Earlier, I posted a picture of an old handheld, battery powered lantern that I picked up at a flea market last weekend -
The design is from the 1940's - though this particular model saw use well into the late 1950's and early 60's. I like the design aspects of the old girl... Something about the porthole design and heavy look and feel of it makes me think of submarines and Captain Nemo. Very industrial/steampunk, in my opinion.
When I opened her up, this is what greeted me:
Those are two obsolete and leaking 1.5 volt batteries jammed in there. Incidentally, that block of wood in the middle is actually how it came from the factory. How many times these days do you think you'll find a block of wood inside your flashlight?
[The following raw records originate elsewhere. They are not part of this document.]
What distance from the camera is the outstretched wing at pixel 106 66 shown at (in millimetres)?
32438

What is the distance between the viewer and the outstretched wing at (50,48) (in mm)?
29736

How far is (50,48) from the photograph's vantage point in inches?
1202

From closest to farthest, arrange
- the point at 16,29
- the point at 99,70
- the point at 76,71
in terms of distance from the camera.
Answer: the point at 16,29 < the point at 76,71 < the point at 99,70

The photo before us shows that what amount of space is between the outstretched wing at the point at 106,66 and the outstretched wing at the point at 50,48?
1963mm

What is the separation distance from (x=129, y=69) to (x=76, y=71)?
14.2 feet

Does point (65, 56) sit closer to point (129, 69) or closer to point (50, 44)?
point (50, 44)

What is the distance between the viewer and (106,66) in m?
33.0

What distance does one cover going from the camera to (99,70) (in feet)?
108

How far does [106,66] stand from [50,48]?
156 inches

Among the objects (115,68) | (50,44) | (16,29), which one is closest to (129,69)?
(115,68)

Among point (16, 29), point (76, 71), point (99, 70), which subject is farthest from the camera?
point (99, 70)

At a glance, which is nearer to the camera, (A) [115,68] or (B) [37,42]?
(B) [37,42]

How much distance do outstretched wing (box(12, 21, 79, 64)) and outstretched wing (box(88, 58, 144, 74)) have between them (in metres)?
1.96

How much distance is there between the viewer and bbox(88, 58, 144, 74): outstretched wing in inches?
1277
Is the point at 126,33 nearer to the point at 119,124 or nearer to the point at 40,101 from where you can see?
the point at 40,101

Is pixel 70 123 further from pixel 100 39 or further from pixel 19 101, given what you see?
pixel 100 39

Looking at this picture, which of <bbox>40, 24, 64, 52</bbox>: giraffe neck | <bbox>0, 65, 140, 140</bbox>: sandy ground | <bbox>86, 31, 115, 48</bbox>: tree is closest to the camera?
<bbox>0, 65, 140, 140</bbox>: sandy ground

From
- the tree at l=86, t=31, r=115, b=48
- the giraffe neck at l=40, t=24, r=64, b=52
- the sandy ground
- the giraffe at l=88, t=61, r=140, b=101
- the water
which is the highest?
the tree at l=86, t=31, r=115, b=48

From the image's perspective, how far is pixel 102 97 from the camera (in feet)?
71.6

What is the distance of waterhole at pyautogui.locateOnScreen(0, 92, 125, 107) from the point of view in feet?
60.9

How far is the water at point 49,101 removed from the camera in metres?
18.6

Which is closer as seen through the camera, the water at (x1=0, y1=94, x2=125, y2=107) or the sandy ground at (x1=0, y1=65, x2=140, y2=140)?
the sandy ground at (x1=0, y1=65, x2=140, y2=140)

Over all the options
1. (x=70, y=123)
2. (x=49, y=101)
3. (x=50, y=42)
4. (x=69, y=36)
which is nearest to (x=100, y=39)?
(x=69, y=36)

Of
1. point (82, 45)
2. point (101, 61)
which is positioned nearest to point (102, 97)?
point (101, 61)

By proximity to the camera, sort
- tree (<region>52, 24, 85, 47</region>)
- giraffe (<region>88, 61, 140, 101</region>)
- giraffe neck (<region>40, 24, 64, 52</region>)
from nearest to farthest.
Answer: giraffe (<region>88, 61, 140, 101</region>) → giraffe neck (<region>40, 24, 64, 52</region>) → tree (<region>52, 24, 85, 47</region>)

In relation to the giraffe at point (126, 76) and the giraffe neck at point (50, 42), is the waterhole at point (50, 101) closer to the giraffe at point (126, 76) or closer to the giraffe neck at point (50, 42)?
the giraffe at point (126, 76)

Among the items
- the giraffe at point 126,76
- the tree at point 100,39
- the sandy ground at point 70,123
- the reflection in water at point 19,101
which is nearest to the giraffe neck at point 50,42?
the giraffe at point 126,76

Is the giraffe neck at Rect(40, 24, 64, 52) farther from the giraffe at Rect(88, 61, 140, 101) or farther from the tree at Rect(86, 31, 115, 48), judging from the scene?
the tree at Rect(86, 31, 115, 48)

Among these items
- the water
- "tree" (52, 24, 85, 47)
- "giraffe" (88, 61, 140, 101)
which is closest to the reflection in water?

The ruptured batteries had done a good bit of damage through acid corrosion and rust of the metal. It even rusted through the metal completely in 4 small places (about dime sized holes). I initially thought they no longer made batteries this size, but I was mistaken. You can still special order them for about $25 each!!
I had to pretty much destroy them to get them out, since they had both swollen inside the lantern a good deal and were attached by the rust and corrosion. Here's a shot of the switch mechanism inside:
A small lever on the front of the lantern above the lens manually actuates a regular toggle switch inside the lantern - high tech, Huh? :) The rust and corrosion had done a number on the toggle switch also, so it had to go. Luckily replacements are easy to find at the hardware store.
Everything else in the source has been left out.